[Dataset records]
———

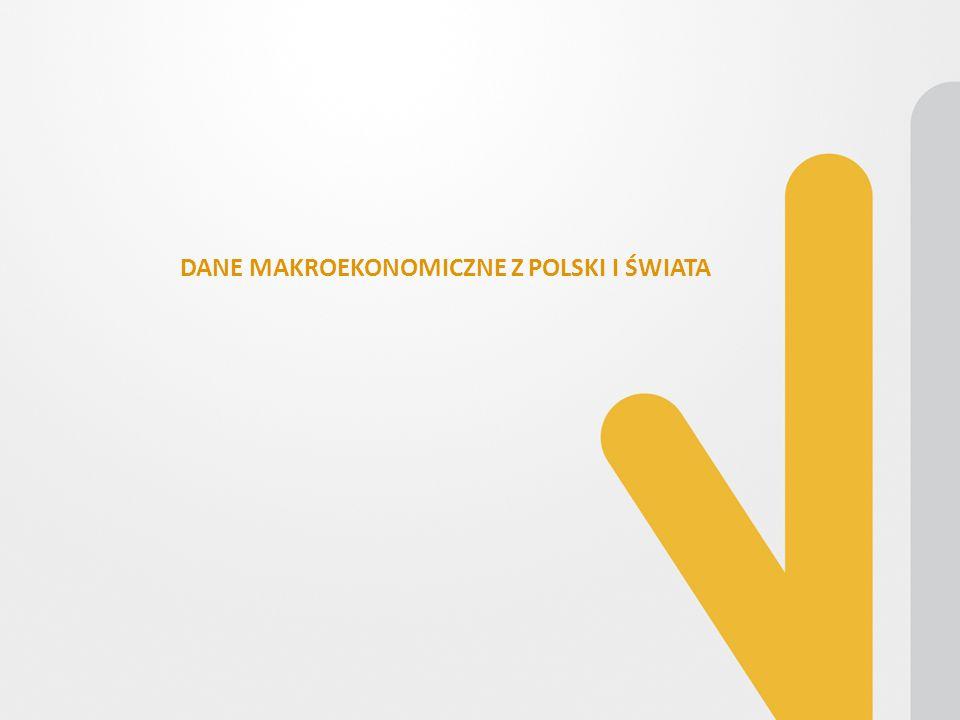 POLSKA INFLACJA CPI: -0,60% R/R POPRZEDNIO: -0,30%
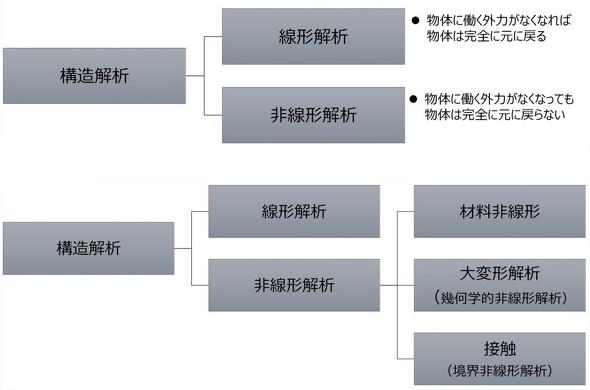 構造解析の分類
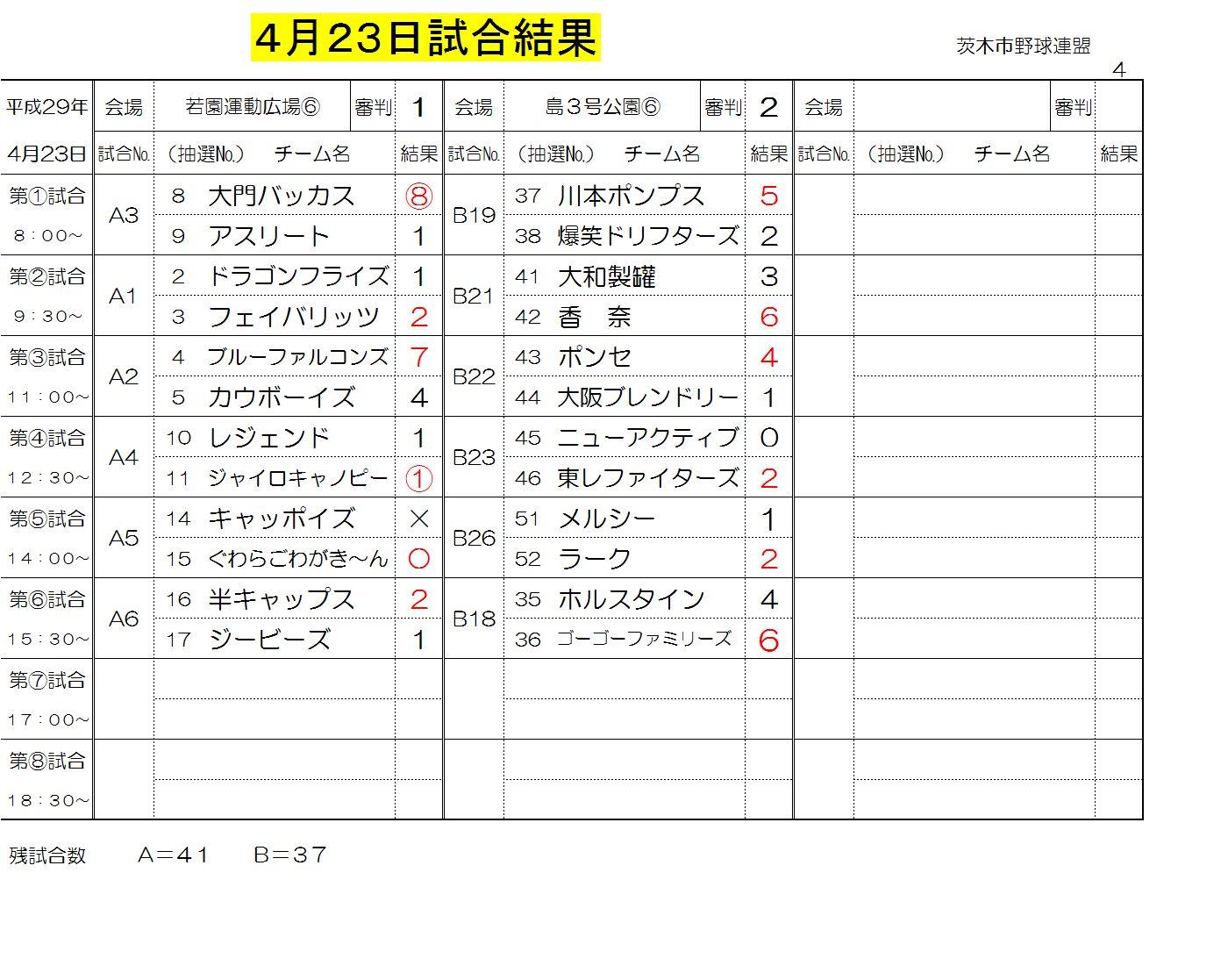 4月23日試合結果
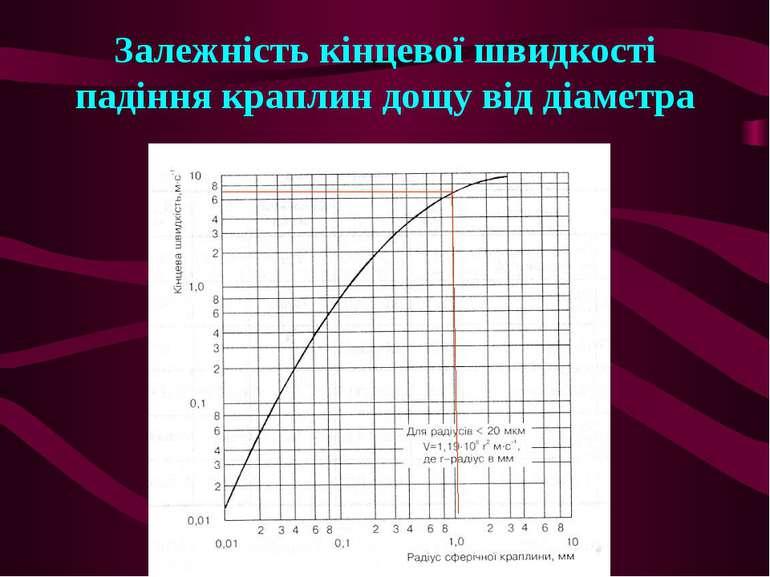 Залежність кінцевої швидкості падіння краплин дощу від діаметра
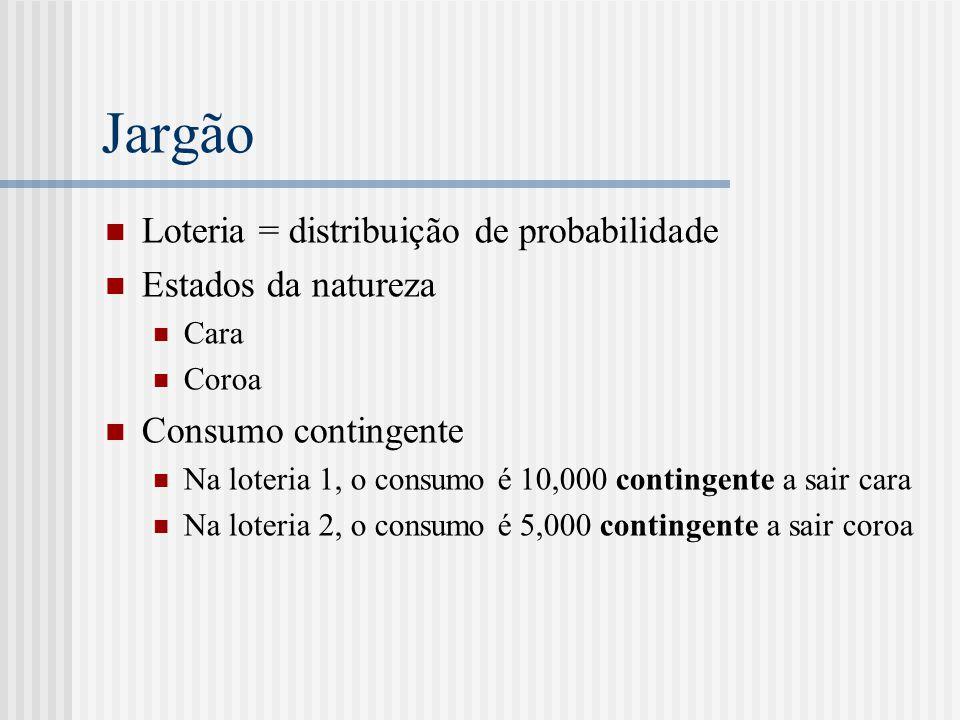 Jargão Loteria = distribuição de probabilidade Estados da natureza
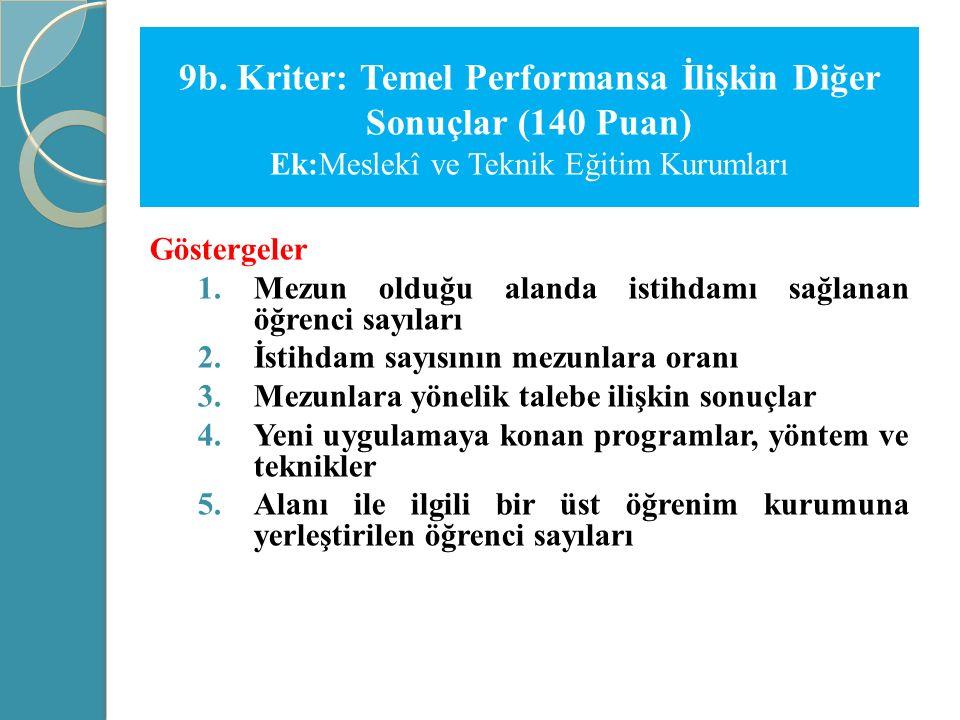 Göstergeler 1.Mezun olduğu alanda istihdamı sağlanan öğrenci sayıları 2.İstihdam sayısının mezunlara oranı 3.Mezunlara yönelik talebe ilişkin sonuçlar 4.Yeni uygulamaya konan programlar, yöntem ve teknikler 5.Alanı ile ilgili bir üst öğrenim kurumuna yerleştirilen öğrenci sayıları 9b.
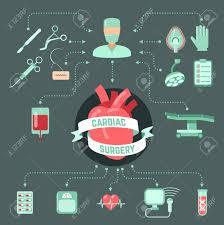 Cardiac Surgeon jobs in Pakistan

———

(EXERCISE DETAILS): Output the lines above in full and exactly as given, omitting any pictures.

(SOLVED PROBLEM):
 POLSKA INFLACJA CPI: -0,60% R/R POPRZEDNIO: -0,30%
 構造解析の分類
 4月23日試合結果
 Залежність кінцевої швидкості падіння краплин дощу від діаметра
 Jargão Loteria = distribuição de probabilidade Estados da natureza
 Göstergeler 1.Mezun olduğu alanda istihdamı sağlanan öğrenci sayıları 2.İstihdam sayısının mezunlara oranı 3.Mezunlara yönelik talebe ilişkin sonuçlar 4.Yeni uygulamaya konan programlar, yöntem ve teknikler 5.Alanı ile ilgili bir üst öğrenim kurumuna yerleştirilen öğrenci sayıları 9b.
 Cardiac Surgeon jobs in Pakistan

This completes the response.